Ordures, projets industriels
La mairie de son côté, perçoit la mesure des enjeux et croit pouvoir aider l’Etat à payer le montant dû. Pour le faire, cependant la mairie a besoin que les populations aient le reflexe citoyen. Pour le maire du district Adama Sangaré, « si les TDRL étaient régulièrement payés, je suis sûr qu’il n’y aurait pas d’arriérés de 20 milliards de FCFA ». D’où son appel aux habitants de Bamako à s’acquitter annuellement de la TDRL (Taxe de développement régional et local) qui est de 3000 FCFA, et des taxes de voirie. Ces contributions aideraient la mairie du district à intervenir efficacement aux côtés de l’Etat, et pourquoi pas prendre les choses en main, parce qu’en tout état de cause, l’assainissement est d’abord une question de gestion locale. Le paiement des taxes peut permettre à ce que « la ville se substitue à l’Etat », croit fermement Adama Sangaré.

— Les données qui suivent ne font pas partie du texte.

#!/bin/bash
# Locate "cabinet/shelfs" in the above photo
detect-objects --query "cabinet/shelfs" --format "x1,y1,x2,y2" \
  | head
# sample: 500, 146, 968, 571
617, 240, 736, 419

Mais l’assainissement n’est pas seulement synonyme de charges, c’est également une question industrielle énergétique et de compostage profitable, comportant de nombreux projets valorisants et porteurs d’emplois. Des pistes à explorer pour permettre à Adama Sangaré de réaliser son rêve de Bamako ville propre, et à Aziz El Badraoui de réaliser à Bamako le projet de tri et de transformation des déchets, comme à FES où se trouve le plus grand site de transformation et de recyclage du monde.